The complete working example at examples/private-cluster/main.tf includes a VPC with private subnets and a NAT gateway, VPC endpoints for S3, EMR, and STS, and an encrypted S3 bucket for logs.
module "vpc" {
  source  = "terraform-aws-modules/vpc/aws"
  version = "~> 6.0"

  name = local.name
  cidr = "10.0.0.0/16"

  azs             = local.azs
  public_subnets  = [for k, v in local.azs : cidrsubnet("10.0.0.0/16", 8, k)]
  private_subnets = [for k, v in local.azs : cidrsubnet("10.0.0.0/16", 8, k + 10)]

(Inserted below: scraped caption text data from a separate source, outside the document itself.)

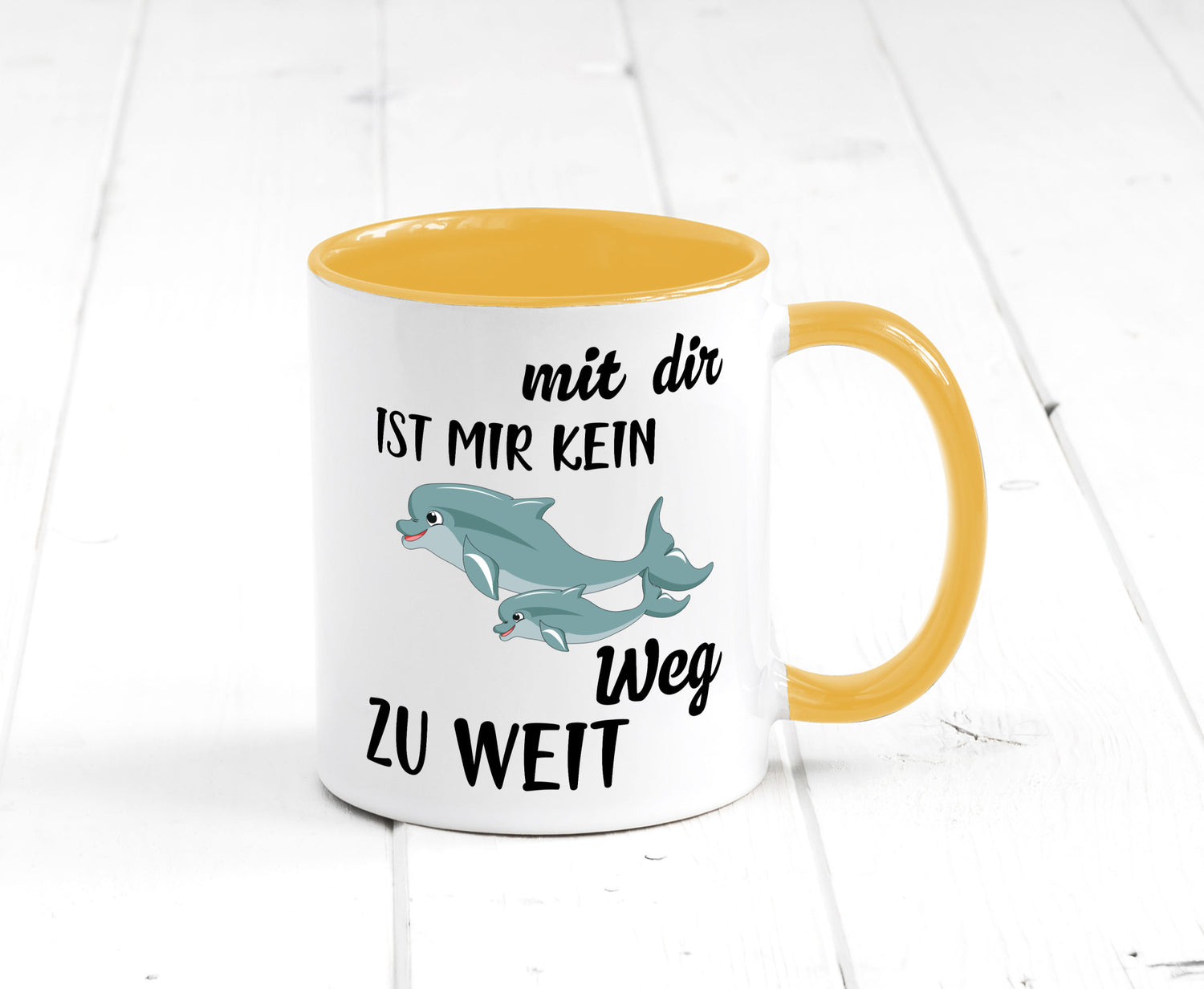 Mir dir ist kein weg zu weit | Delphin Beste Freunde Humor Geschenkidee Tasse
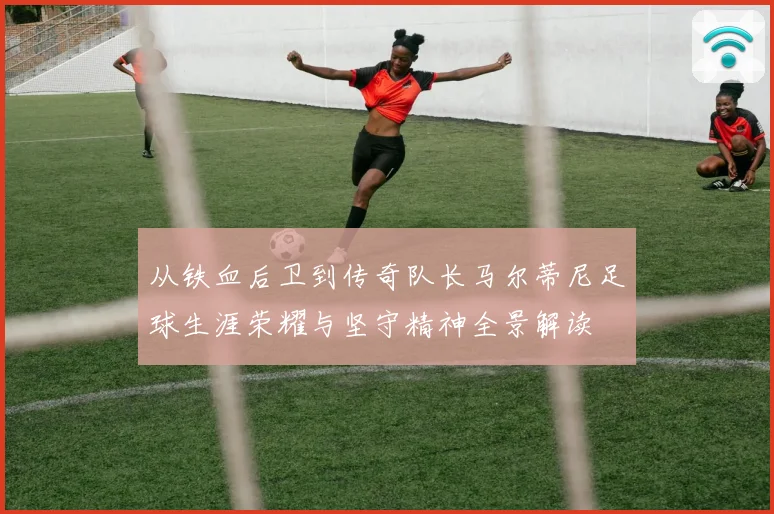 从铁血后卫到传奇队长马尔蒂尼足球生涯荣耀与坚守精神全景解读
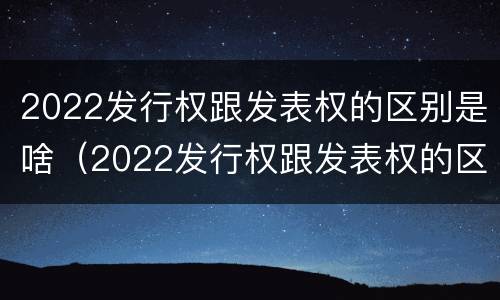 2022发行权跟发表权的区别是啥（2022发行权跟发表权的区别是啥呢）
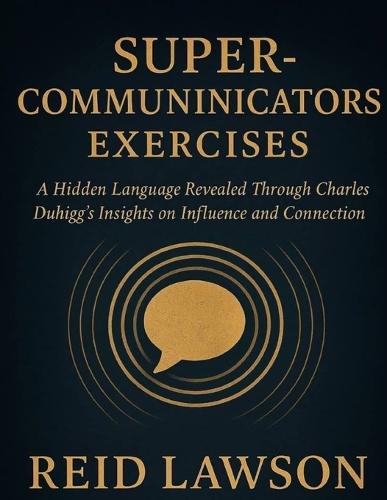Supercommunicators Exercises: A Hidden Language Revealed Through Charles Duhigg's Insights on Influence and Connection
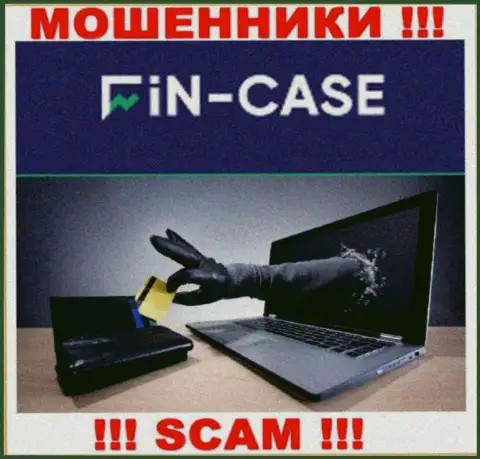 Не взаимодействуйте с интернет мошенниками Fin-Case Com, оставят без денег стопроцентно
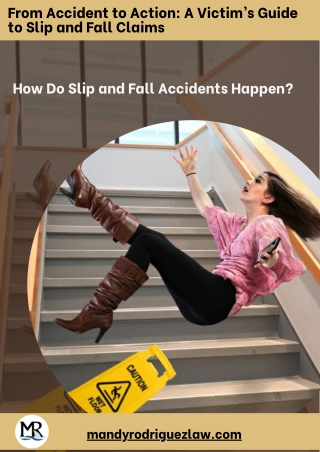 From Accident to Action A Victim’s Guide to Slip and Fall Claims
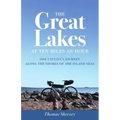 The Great Lakes at Ten Miles an Hour: One Cyclist's Journey Along the Shores of the Inland Seas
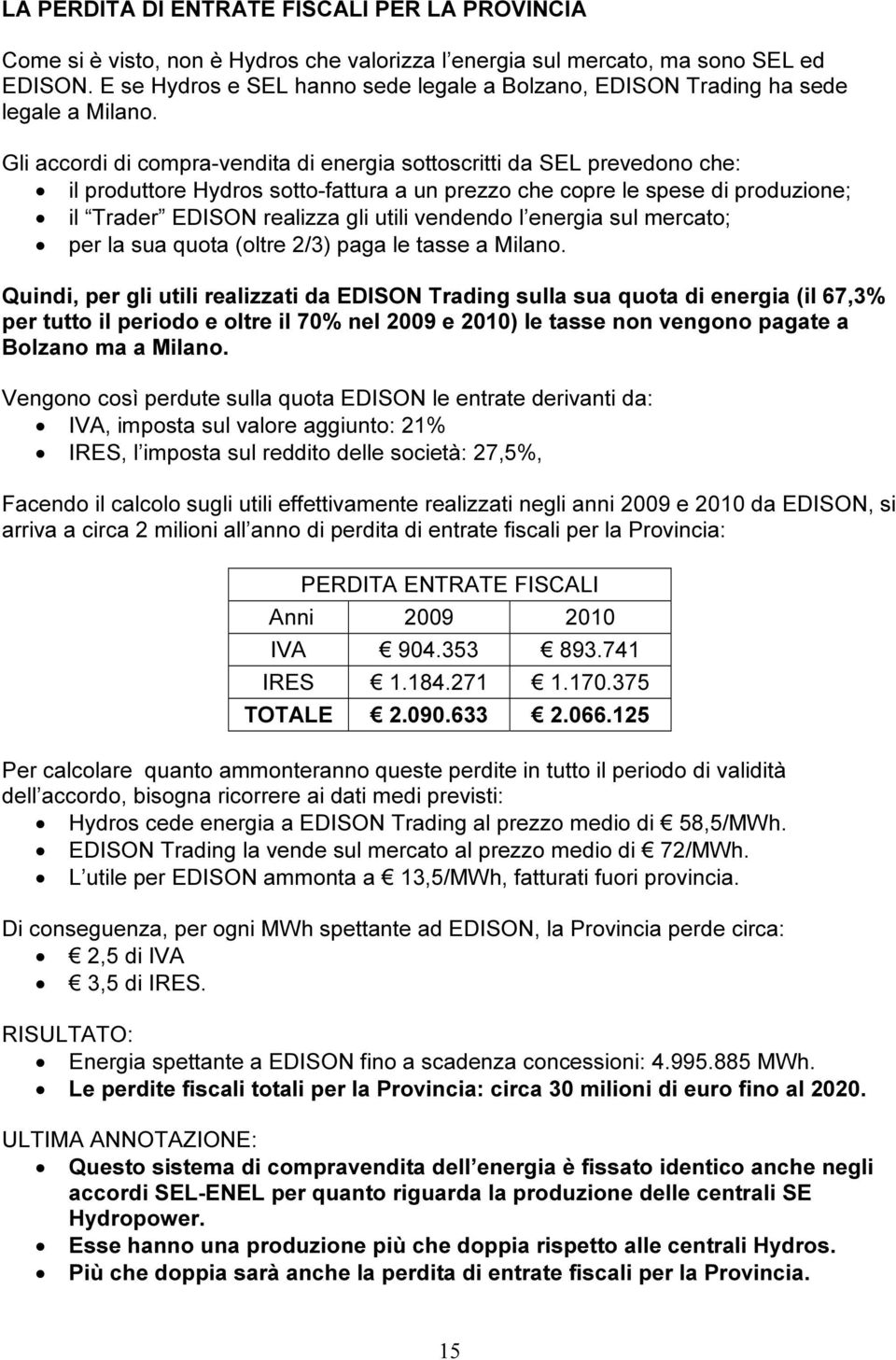 Gli accordi di compra-vendita di energia sottoscritti da SEL prevedono che: il produttore Hydros sotto-fattura a un prezzo che copre le spese di produzione; il Trader EDISON realizza gli utili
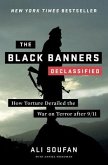 The Black Banners (Declassified): How Torture Derailed the War on Terror After 9/11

  enable_nat_gateway = true
  single_nat_gateway = true

  # Tag private subnets so EMR managed policies can reference them
  private_subnet_tags = { "for-use-with-amazon-emr-managed-policies" = true }
}

module "s3_bucket" {
  source  = "terraform-aws-modules/s3-bucket/aws"
  version = "~> 5.0"

  bucket_prefix = "${local.name}-"
  force_destroy = true

  attach_deny_insecure_transport_policy = true
  attach_require_latest_tls_policy      = true

  server_side_encryption_configuration = {
    rule = {
      apply_server_side_encryption_by_default = {
        sse_algorithm = "AES256"
      }
    }
  }
}

Security considerations

  • Nodes have no public IP addresses, reducing the attack surface from the internet.
  • Use VPC endpoints to keep traffic between EMR and S3/EMR APIs on the AWS network and avoid NAT gateway data transfer charges.
  • The module creates a dedicated service access security group for private clusters, enabling EMR to communicate with cluster nodes over port 8443.
  • Restrict the autoscaling role trust policy to your account and region using aws:SourceAccount and aws:SourceArn conditions, as shown in the full example.